The second reason was this:
Say what you want about Packers fans, but they are serious about their gameday parties. Yesterday's host made brisket for sandwiches (complete with buns from a local bakery), green and yellow Jell-o shots (seriously), bought a keg of PBR and had so many more snacks that youngsters were making it rain with bags of chips (this really happened, too). But the centerpiece of the heart-stopping feast was the Bacon Weave (aka bacon explosion). We had a slice and a half of that monstrous masterpiece. We'd estimate our blood flow is somewhere between 65 and 80 percent this morning. But it was worth it.
So with meat-wrapped-meat on our plate and the Steelers pennant cleverly tucked inside the top edges of the keg, we set out to watch the Super Bowl. Three observations, two of which will be very unpopular:
1) The commercials were awful. Embarrassing. Creativity is dead. A PR person sent us an e-mail indicating that some group had voted on the best ones and said the Doritos commercial with the pug was No. 2. That commercial was so terrible and predictable that even a pug couldn't save it. Try again, America. Try harder.

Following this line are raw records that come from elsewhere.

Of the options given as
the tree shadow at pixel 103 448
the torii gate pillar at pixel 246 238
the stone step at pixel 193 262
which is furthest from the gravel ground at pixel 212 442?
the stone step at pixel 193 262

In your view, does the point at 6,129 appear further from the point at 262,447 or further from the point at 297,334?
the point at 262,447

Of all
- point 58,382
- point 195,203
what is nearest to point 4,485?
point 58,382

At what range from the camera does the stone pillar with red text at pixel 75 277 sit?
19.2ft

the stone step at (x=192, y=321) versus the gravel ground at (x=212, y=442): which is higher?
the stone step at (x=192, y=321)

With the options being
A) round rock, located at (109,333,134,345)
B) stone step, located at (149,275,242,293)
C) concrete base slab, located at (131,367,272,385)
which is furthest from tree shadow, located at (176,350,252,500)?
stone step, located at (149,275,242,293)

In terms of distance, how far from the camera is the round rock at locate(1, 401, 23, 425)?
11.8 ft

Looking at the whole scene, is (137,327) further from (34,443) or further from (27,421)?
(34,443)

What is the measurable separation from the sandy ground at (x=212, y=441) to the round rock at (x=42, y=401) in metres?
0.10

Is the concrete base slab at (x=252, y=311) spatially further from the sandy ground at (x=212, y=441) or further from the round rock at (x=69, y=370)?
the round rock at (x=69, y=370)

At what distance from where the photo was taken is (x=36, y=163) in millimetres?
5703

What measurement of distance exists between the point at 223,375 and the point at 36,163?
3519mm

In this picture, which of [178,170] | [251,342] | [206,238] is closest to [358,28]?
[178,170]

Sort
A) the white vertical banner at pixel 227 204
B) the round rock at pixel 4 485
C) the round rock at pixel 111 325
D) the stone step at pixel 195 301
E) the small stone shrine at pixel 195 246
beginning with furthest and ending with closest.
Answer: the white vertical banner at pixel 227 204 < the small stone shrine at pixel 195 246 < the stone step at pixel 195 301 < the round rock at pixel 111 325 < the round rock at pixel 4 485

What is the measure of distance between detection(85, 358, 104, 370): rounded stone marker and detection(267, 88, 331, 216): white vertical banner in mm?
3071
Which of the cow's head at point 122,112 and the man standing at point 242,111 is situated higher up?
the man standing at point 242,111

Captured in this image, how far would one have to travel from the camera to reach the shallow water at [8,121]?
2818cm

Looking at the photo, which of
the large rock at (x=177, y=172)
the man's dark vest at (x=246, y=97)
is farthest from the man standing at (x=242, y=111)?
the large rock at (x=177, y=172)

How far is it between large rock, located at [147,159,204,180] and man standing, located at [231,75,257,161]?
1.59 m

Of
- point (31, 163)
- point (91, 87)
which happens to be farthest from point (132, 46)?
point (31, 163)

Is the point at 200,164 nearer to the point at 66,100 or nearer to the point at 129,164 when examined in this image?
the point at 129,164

2) The halftime show was the best it has been in years. If you don't like the Black Eyed Peas, well, whatever ... try to at least secretly like them. We won't tell the hipster police. They were entertaining and lively. They tried to ruin it with a terrible rendition of Sweet Child O' Mine, but they couldn't. We'll take that over the dusted off relics any day.
3) Aaron Rodgers is the best QB in football. Better than Peyton Manning. Better than Tom Brady. The. Best. Right now. A good scheme can shut down Brady. We're not sure what to do with Rodgers. Bring pressure and he can beat you over the top or evade and run. Hang back and he'll pick you apart. Flood the middle and he'll beat you on the edges. He throws the nicest passes into the tightest spaces without making it look dangerous. It is infuriating, but we cannot hate Aaron Rodgers. He's just that good. Already. Eight of his past 11 games have involved passer ratings above 111 (including the Super Bowl). If his receivers weren't so average, he would be even more ridiculous.
And so it goes that the best player on the field was playing for the winning team. It confirmed our fears and offered the final indignity to this season. As a Vikings fan, though, we have to remain optimistic.
When we think about how at least the Vikings have a plan going forward next season ... how they know who their franchise QB is going to be ... how they aren't getting older, but getting better ... how there weren't countless ridiculous off-field issues this year ... how the Packers aren't deep and talented and didn't win the Super Bowl despite having several key players watching from the sidelines ...
We think about all those things, and everything is OK.
After today, let us never speak of this NFL season again.